SUPPLIED TEXT =
— BEGIN —
Wednesday, December 22, 2010

winter solstice

oh my..........i make a lot of tang yuen...
and i didn't sleep more than a day now...
damn tired, my mind is empty this moment,
but im happy, i done a big task...
i make tang yuen to more than 30 peoples..
Proud of myself and my teammate, 
lets welcome ch'ng sze yee and tan siok hui!!
Besides, my helper edan chang and dave chet,
they prepare soup for us..
we did more than 2000 tang yuen,
and in 7 colours...
wow....that really amazing,
although i feel we are quite ridiculous,
we enjoy everything we did today...
we are tired, but everything is worth,
feel quite sorry to waste their time,
wish that they do really enjoy everything today,
i get the warmness from them,
a lot a lot...
my family at kampar,
appreciate every moment they we can chit chat,
sing and laugh like nonsense...
and i fall in love to edan chang and dave chet's ABC soup,
i making a hard decision,
who should i marry to...
WOOTZ..

Monday, December 13, 2010

sister

my only sister, 
a special one in my life,
a quiet character in my family..
i am sad after a long chat with she,
what she told me make me feel i do owe she a lot,
"daddy always put u at the first place,
mummy always put brother at the first place,
sometime i am thinking,
why no body love me like u all,
i am going to cry when thought of this,
do they know they make feel so sad.."
even i try my best to give she all the best is also not enough,
she need the attention from parents,
even some caring words is enough for she to happy,
but i could do nothing for she..
i try to talk to my parents,
i do understand they already give all the best to us,
but the best is not equally distribute,
she is the unlucky one...
as a sister i can do nothing for her,
so helpless..

Wednesday, December 8, 2010

home again

wohoo...home again soon, 
so glad that i am going home tommorow,
quite a long time i didn't went home,
i miss my home so much,
miss my daddy and mummy so much,
i am so happy that i can celebrate daddy's birthday with him,
i am so excited that i am going to see my belovedssss again,
teddy, joey and louis,
mummy coming home soon...
i want to on diet,
but i think is hard to on diet when i go home..
princess is home,
they will give me all the best,
one of that is FOOD,
oh my......
whats a big temptation,
postponed my diet plan,
HAIZ...

Tuesday, December 7, 2010

apologize

i know they are worrying me,
i know they are missing me,
i know i always make them in trouble,
i know i shouldn't be so selfish,
i know they will not scold me,
i know they always put me at the first place,
i know they love me very much,
the last time for this kind of trouble,
im sorry,
i will not make you all worry anymore..
— END —
STATED PROBLEM 1 =
Copy out the records verbatim, starting with the line that contains "closest to pixel 69 374 — which of" and going on through the end of the records.

(Records from a collection)
— BEGIN —
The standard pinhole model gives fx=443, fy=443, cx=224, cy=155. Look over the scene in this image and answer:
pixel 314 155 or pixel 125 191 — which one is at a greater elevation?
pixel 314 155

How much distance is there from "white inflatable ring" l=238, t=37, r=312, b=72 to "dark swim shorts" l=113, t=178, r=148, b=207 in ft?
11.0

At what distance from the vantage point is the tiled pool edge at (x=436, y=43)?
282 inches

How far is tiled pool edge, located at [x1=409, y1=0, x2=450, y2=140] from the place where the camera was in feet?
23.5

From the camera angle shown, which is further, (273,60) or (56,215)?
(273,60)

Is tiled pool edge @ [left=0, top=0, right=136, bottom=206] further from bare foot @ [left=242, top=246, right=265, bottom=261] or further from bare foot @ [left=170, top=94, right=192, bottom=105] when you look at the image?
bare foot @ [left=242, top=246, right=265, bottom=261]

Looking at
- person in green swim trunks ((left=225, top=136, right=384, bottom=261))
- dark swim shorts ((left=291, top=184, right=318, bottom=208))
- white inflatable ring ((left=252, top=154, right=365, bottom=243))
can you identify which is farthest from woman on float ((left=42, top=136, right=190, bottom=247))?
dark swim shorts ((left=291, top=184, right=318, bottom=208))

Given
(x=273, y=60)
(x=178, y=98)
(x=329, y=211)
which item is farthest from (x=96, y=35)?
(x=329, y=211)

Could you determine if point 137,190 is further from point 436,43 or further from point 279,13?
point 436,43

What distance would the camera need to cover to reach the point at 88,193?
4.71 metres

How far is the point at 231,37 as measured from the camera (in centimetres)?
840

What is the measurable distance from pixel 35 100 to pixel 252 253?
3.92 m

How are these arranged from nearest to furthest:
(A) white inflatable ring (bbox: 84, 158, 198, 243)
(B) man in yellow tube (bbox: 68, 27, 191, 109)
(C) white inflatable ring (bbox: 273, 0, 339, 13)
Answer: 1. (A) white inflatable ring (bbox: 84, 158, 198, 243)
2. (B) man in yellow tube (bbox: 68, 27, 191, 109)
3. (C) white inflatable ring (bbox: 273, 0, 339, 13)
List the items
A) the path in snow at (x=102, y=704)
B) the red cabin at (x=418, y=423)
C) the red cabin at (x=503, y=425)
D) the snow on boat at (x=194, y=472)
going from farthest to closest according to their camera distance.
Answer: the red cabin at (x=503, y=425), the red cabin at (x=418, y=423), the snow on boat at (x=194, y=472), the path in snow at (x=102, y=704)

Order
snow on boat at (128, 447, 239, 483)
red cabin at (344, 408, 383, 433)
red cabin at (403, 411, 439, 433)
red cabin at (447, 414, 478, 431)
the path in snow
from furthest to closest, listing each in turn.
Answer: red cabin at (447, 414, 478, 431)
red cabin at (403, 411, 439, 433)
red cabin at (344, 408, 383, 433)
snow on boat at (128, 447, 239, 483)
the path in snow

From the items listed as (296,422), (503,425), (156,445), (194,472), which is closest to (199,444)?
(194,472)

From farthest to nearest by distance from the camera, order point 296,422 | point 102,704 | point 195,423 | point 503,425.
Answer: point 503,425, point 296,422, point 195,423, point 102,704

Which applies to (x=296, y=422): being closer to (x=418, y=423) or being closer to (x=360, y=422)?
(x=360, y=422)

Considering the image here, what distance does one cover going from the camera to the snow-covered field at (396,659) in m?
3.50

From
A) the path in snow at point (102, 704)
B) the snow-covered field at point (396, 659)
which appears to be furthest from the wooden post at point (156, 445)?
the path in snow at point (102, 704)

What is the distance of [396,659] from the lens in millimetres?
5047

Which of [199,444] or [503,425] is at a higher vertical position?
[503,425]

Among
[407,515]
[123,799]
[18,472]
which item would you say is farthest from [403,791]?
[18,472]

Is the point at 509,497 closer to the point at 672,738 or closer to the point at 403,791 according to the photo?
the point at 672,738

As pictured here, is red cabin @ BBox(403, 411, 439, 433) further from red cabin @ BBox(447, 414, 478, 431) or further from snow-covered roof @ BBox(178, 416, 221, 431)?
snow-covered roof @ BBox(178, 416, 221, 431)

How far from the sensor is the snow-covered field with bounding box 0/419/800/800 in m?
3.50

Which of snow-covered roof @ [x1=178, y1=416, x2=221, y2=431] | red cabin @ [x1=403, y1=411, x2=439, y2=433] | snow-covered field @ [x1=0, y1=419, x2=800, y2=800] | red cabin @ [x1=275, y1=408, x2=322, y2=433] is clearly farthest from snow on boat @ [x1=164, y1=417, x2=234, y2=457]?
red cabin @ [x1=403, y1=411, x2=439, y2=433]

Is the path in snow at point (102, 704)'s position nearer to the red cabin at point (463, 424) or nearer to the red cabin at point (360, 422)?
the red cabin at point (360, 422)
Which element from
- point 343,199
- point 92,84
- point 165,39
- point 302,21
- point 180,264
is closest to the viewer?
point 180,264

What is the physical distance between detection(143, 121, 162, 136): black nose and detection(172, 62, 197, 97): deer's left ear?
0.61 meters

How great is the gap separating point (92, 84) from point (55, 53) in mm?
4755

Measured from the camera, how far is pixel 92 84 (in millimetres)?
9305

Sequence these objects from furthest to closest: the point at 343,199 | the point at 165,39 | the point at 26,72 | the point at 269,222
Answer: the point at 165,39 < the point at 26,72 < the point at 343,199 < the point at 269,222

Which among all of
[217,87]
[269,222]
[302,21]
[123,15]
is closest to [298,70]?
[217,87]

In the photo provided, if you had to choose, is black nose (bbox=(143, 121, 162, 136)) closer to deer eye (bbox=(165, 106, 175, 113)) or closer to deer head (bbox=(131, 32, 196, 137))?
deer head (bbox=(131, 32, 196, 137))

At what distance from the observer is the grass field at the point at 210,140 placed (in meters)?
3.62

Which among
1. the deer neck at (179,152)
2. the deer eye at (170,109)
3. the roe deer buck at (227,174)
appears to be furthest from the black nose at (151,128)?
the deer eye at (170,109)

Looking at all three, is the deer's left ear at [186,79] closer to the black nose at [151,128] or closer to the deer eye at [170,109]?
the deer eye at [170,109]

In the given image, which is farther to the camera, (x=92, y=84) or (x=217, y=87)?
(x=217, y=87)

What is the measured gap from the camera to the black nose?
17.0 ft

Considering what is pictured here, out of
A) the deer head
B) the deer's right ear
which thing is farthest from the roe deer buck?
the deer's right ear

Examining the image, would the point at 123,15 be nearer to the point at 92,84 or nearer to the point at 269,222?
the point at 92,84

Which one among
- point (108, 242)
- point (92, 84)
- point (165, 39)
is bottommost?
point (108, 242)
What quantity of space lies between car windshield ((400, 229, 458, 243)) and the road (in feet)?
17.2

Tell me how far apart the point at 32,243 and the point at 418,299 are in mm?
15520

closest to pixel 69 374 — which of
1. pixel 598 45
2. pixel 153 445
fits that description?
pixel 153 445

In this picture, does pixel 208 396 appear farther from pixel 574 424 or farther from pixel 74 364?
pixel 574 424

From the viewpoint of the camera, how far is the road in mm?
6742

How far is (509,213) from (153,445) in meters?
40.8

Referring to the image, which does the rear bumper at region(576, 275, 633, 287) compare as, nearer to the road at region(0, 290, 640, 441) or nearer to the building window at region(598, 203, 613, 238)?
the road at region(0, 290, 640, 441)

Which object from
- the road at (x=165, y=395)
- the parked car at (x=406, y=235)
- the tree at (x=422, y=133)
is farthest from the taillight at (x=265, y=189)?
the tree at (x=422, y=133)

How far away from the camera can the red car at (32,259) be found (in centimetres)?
— END —
STATED PROBLEM 2 =
Rewrite the blog entries starting with "oh my..........i make" and going on through "tan siok hui!!", replacing "teammate" with "partners".

RESPONSE 1 =
closest to pixel 69 374 — which of
1. pixel 598 45
2. pixel 153 445
fits that description?
pixel 153 445

In this picture, does pixel 208 396 appear farther from pixel 574 424 or farther from pixel 74 364?
pixel 574 424

From the viewpoint of the camera, how far is the road in mm?
6742

How far is (509,213) from (153,445) in meters?
40.8

Referring to the image, which does the rear bumper at region(576, 275, 633, 287) compare as, nearer to the road at region(0, 290, 640, 441) or nearer to the building window at region(598, 203, 613, 238)?
the road at region(0, 290, 640, 441)

Which object from
- the road at (x=165, y=395)
- the parked car at (x=406, y=235)
- the tree at (x=422, y=133)
is farthest from the taillight at (x=265, y=189)?
the tree at (x=422, y=133)

How far away from the camera can the red car at (32,259) be found (in centimetres)?

RESPONSE 2 =
oh my..........i make a lot of tang yuen...
and i didn't sleep more than a day now...
damn tired, my mind is empty this moment,
but im happy, i done a big task...
i make tang yuen to more than 30 peoples..
Proud of myself and my partners, 
lets welcome ch'ng sze yee and tan siok hui!!